Currently, there is no vaccine against equine leptospirosis. Many veterinarians use commercially available vaccines for cattle. These vaccines contain heat or formalin-killed leptospires and produce only incomplete, short-term immunity. The need for an equine vaccine against leptospirosis is highlighted by recent outbreaks of the disease in New York and other States (Missouri, Pennsylvania and Kentucky). Last year, an outbreak of equine abortion was reported in Kentucky where leptospirosis is the second most commonly identified infectious cause of abortion in mares (following EHV1). Leptospira induced abortions in Kentucky are important enough that the Equine Disease Quarterly has featured an article on the disease in 2004 and again in 2007. There were outbreaks of renal failure in yearlings (Kentucky) and weanlings (Texas) caused by leptospirosis last year. Publications from both University of California at Davis and University of Munich in Germany, suggest that in those areas, 50% of the cases of equine recurrent uveitis, are associated with persistent leptospira infections of the eye. This indicates that both equine abortion and uveitis caused by pathogenic Leptospira spp. are economically important to the equine industry.
Although there are several reports that horses can be naturally infected by Leptospira spp., there is no detailed information available about experimental induction of equine leptospiropsis. This study will provide details of the primary symptoms associated with equine leptospiral infection. We hope that we will be able to induce clinical leptospirosis and therefore establish a challenge model in horses. This is very important especially for conducting equine leptospiral vaccine trials and antimicrobial treatments.

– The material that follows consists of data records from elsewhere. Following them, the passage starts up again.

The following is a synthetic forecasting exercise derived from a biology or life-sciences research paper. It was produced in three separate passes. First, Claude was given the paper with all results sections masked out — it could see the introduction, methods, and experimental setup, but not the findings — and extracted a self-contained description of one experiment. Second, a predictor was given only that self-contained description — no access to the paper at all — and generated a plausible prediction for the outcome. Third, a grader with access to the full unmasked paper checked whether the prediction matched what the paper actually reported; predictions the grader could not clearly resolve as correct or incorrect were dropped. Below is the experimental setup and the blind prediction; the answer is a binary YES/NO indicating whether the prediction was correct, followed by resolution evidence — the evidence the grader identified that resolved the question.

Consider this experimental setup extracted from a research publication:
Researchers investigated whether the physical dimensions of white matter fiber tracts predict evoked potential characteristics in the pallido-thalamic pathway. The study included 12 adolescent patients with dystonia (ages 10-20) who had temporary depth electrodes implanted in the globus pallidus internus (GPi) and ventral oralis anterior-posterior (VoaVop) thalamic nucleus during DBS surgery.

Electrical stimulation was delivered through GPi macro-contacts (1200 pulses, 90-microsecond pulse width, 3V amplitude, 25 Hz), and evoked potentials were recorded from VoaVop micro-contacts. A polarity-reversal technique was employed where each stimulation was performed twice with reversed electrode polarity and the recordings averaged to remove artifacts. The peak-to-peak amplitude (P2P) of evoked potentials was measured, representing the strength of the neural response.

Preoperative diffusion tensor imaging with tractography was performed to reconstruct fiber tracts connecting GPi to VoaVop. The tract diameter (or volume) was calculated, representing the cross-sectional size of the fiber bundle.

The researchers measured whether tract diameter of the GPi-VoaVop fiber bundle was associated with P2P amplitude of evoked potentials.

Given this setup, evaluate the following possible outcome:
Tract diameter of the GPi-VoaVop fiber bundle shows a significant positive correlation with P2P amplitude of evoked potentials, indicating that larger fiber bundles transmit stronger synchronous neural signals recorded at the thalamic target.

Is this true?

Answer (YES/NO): YES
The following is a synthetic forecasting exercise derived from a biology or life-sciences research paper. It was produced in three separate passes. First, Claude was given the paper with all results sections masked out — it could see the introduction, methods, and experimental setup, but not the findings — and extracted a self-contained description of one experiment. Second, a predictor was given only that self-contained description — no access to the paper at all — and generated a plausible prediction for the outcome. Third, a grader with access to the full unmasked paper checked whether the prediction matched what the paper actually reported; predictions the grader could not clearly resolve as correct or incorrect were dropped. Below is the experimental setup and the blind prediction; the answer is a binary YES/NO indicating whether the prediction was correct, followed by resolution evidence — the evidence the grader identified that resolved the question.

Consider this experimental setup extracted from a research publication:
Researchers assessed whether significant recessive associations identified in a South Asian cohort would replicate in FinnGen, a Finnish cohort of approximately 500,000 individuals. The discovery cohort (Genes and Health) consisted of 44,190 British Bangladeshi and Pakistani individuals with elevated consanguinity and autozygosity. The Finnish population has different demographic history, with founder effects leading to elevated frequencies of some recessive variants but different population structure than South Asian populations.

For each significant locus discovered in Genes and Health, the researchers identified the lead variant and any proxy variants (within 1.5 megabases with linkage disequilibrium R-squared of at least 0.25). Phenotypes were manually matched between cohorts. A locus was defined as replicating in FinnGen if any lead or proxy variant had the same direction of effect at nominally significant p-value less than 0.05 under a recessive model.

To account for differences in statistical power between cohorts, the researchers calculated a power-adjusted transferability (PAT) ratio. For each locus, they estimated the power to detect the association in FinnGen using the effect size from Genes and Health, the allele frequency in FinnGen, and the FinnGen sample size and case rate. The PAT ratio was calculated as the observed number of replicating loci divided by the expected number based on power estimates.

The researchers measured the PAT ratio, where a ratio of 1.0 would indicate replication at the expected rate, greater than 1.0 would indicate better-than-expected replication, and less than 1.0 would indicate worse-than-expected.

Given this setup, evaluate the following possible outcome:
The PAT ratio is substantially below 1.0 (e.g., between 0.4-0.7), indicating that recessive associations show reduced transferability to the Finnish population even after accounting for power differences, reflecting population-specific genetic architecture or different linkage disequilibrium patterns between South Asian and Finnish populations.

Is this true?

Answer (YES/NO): YES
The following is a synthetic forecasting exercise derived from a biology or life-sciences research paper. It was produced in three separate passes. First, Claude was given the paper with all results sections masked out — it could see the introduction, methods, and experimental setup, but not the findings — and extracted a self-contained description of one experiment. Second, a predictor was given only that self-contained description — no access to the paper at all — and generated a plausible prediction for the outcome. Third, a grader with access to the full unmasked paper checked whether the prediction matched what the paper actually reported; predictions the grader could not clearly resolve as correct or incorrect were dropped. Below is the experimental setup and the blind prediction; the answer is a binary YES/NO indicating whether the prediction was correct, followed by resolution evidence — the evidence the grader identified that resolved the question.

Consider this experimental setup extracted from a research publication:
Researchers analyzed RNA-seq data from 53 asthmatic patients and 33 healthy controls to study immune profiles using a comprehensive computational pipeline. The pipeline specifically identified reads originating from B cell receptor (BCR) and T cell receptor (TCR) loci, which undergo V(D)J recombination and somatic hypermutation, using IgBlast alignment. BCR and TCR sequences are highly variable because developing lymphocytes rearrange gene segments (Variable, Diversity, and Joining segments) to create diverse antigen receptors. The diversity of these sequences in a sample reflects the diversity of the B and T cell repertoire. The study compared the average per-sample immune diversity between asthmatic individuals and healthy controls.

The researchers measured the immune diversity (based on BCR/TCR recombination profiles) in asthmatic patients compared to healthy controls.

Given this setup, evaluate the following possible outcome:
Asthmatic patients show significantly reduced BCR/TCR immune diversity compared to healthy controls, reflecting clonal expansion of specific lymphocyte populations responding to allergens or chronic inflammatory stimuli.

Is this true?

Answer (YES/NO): YES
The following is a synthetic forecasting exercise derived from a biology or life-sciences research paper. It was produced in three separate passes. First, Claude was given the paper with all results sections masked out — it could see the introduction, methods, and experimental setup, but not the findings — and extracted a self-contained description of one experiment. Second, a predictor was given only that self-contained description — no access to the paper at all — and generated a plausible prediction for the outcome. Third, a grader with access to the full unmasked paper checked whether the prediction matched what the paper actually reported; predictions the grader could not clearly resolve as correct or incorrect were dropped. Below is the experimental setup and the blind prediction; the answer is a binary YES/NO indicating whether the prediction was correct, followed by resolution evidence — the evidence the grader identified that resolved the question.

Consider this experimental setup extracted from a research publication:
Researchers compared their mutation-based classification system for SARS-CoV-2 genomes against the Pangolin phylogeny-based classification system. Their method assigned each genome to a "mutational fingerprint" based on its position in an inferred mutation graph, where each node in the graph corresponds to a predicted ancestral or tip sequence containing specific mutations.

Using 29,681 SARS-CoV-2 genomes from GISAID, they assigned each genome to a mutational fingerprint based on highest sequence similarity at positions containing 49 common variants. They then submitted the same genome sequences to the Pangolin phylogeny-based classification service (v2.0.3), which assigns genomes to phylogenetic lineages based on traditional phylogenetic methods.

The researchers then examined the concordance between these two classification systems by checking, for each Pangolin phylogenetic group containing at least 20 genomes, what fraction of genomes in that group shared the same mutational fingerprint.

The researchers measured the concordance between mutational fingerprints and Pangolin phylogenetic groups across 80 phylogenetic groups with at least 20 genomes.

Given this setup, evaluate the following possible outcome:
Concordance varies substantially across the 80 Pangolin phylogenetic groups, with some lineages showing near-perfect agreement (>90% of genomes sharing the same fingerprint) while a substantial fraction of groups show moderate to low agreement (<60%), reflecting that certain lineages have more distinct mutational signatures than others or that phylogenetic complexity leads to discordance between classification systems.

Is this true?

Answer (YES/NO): NO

Three ponies will be subcutaneously and conjunctivally inoculated with 109 of L. interrogans serovar Pomona and one will be used as a control (inoculated with buffer solution only). The animals will be observed for clinical signs (temperature response, uveitis, and others). Periodic blood, aqueous humor and urine tests will be used to monitor for infection of L. interrogans serovar Pomona. Three months after infection, all animals will be euthanized and subjected to gross and histopathological examination. Culture and DNA testing (PCR, Polymerase chain reaction) will be performed from various tissues obtained at the post mortem.
After this study, we will have a preliminary data for the resubmission of our proposal to establish an experimental induction of leptospiral disease model in ponies. This challenge model will be used for an equine leptospiral vaccine trial.